Noesis helps create the double-doubled logical framework called a Greimasian Square, where no one element dominates but each helps give the others definition. The most famous examples of this thinking include Molière's joking about the definitions of poetry and prose in The Bourgeois Gentleman. There poetry is what it is by also being what prose is not and vice versa. One side of that square shows each of those alliances (+) while each corner is linked in opposition to the the pair on the other side:
poetry<---------------->prose
+ +
+ +
+ +
not-prose<----------->not-poetry
When I use poetry, I am using it as "not-prose" and also in opposition to "prose" and "not-poetry." The Gentleman's understanding brings out the humor in such logical alliances and differences.
With the four "-esises" as elements of art, we have a more complex set; however, it works on the same principles and even has potential for humor in it that can be used as a logical tool.
making / poiesis<---------->aesthesis / expressing
+ +
(OBJECT) + + (MIND)
+ +
imitating / mimesis<------>noesis / critiquing
On the one side, we have the old alliance of poiesis and mimesis in what Rancière calls the "representative regime." These are the elements of an objective art that presents a world-view of myths and morés. On the other side are the elements of the subjective: aesthesis as the expression of feeling perception, and noesis as the critical thinking of the subject. On the other two sides, there are also linkages within the oppositions: poiesis and aesthesis are the artist's inner elements, chosen form and chosen expression; mimesis and noesis complementarily refer outwardly to the artist's world, imitating or critiquing its ways. Diagonally, we also have linking oppositions: poiesis and noesis as the bonded pair of making and critiquing, and aestheis and mimesis bonded as the extremes of self-expression and world-imitation where they temper each other.
We recognize this last bonded opposition as the dialectic that keeps artists in "the aesthetic regime" from merely returning to the representative or merely fully expressing their own feeling perception. We can recognize in the other bond the call to use shaping or form in conjunction with critical thinking (and humor, as in Molière, to keep the art from settling in its shapes and to keep it reaching beyond mere critique that might be closed down into idées reçues only ever temporarily new. It is the introduction of full focus on this interplay between elements in the form and content of an artwork that allows that work to both deliver on its promise of engagement and to keep its autonomously creative distance by using those doubled tensions.
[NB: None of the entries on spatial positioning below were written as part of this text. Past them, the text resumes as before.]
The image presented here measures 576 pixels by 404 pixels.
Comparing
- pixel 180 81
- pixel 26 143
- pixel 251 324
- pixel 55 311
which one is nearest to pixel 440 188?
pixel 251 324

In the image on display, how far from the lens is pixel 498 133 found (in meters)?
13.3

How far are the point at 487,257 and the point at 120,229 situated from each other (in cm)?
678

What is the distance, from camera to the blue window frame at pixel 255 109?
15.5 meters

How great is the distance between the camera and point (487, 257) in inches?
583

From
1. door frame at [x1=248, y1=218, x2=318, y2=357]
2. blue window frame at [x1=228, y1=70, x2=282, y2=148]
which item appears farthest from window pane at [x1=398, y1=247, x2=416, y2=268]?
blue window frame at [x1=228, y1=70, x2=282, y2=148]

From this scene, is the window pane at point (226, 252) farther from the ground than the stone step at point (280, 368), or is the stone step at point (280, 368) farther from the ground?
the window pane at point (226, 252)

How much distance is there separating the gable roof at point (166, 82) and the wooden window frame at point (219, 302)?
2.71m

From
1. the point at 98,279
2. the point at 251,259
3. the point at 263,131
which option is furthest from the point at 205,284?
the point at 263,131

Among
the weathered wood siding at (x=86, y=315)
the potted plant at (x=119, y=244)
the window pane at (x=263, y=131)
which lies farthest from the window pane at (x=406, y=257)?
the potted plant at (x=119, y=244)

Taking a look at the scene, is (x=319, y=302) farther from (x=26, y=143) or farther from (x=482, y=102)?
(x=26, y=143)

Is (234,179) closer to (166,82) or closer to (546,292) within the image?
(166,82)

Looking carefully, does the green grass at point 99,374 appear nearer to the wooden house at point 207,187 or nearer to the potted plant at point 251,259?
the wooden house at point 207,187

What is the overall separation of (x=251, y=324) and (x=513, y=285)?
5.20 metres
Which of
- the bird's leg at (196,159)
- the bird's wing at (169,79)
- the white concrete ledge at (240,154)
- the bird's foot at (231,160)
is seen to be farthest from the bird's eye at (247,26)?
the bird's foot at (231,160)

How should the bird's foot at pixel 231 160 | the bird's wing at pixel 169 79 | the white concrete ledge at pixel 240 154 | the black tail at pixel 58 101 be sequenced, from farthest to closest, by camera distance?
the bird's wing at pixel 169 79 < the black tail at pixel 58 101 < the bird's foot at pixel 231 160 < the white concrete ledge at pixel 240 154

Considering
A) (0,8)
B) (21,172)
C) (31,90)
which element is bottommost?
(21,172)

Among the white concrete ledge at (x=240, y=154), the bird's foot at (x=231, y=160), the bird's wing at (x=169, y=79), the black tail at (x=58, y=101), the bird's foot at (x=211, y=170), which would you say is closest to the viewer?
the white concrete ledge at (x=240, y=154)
In Rancière's simple abstract history, we see how societies have created representations of their "known" world by shaping works (poiesis) in conformation to mimesis of one sort or another. The "art" there is in the balance between form and imitation. Aesthetic art arose from that practice through the artist's position in the tension between those two basic elements. It added a third that created a more dynamic interplay between the experience of feeling perception brought to the work by the artist and how the artist used poiesis and mimesis to deliver it. For the audience also, an experience of feeling perception came to be the heart of the work. There would be, in that feeling perception, some critique of the standards of poiesis and mimesis; the field of aesthetics certainly included that kind of education through the work and its reception. However, this element was doomed to be enfolded in feeling-perception and generally identified with an individual or small group. This "matter of taste" then is played right back into the bourgeois world of opinion and other doxa. In that world, heterodoxy only proves orthodoxy's dominance. Aesthetics are anyone's game there, orthodox or not. Everywhere that a seemingly new aesthetics or poetics might arise, it would threaten to change the old and then, at best, the new would shift into being the new old or, as usual, the new would become "alternative" and the old would still sell from another bin in the aesthetical shop. Rancière's claims on behalf of an aesthtics that hovers or oscillates between autonomy and engagement leaves us stuck in this place.